[TEXTE À LIRE]
____
Connue pour sa pugnacité, Mme Gandhi envisagea même d’orchestrer une opération militaire à Maurice, si jamais le MMM décidait de renverser le gouvernement affaibli d’Anerood Jugnauth après la scission du parti en mars 1983. Toutefois, suivant un différend entre l’armée de l’air et la marine de l’Inde - chacune voulant diriger une éventuelle intervention à Maurice, Mme Gandhi abandonna l’opération connue sous le nom de code de Lal Dora (voulant dire fil rouge en hindi) et chargea plutôt ses services de renseignements de se faire actifs pour œuvrer à la défaite du MMM aux élections qui eurent lieu en août 1983. Le MMM améliora ses relations par la suite avec New Delhi et c’est en Inde que le nouveau Premier ministre, Paul Bérenger, entreprit son premier voyage officiel en 2003. Un véritable pèlerinage chez Mother India.
Du temps où le PMSD menait sa campagne hystérique autour de l’Inde, ce pays jouissait d’une très mauvaise image dans le monde en raison de la famine qui y sévissait. Les médias occidentaux ne se privaient pas de l’opportunité de diffuser des images d’enfants et de femmes cadavériques victimes de la famine. Des dons d’aliments étaient régulièrement expédiés en Inde à partir de pays occidentaux. C’était une situation de paradoxe car le Premier ministre indien, Jawaharlal Nehru, tentait son propre modèle de socialisme en étant idéologiquement opposé aux Occidentaux mais en professant une politique de neutralité par rapport aux grandes puissances.
____
[DONNÉES FOURNIES]
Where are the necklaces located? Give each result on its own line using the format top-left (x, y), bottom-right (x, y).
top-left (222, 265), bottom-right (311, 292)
____
[OBJECTIF 1]
Mettez à jour le passage du texte sur l'Inde et Maurice, de « Connue pour sa » jusqu'à « chez Mother India. », en remplaçant « Mme Gandhi » par « Indira Gandhi ».
[OBJECTIF 2]
Condensez le paragraphe du texte sur l'Inde et Maurice qui commence par « Du temps où le PMSD » en conservant ses faits principaux.

[RÉPONSE 1]
Connue pour sa pugnacité, Indira Gandhi envisagea même d’orchestrer une opération militaire à Maurice, si jamais le MMM décidait de renverser le gouvernement affaibli d’Anerood Jugnauth après la scission du parti en mars 1983. Toutefois, suivant un différend entre l’armée de l’air et la marine de l’Inde - chacune voulant diriger une éventuelle intervention à Maurice, Indira Gandhi abandonna l’opération connue sous le nom de code de Lal Dora (voulant dire fil rouge en hindi) et chargea plutôt ses services de renseignements de se faire actifs pour œuvrer à la défaite du MMM aux élections qui eurent lieu en août 1983. Le MMM améliora ses relations par la suite avec New Delhi et c’est en Inde que le nouveau Premier ministre, Paul Bérenger, entreprit son premier voyage officiel en 2003. Un véritable pèlerinage chez Mother India.

[RÉPONSE 2]
À l'époque où le PMSD menait sa campagne hystérique autour de l'Inde, ce pays avait une très mauvaise image dans le monde à cause de la famine. Les médias occidentaux diffusaient des images d'enfants et de femmes cadavériques, et des pays occidentaux y expédiaient régulièrement des dons d'aliments. Paradoxalement, le Premier ministre indien Jawaharlal Nehru tentait son propre modèle de socialisme. Il était idéologiquement opposé aux Occidentaux, mais professait la neutralité envers les grandes puissances.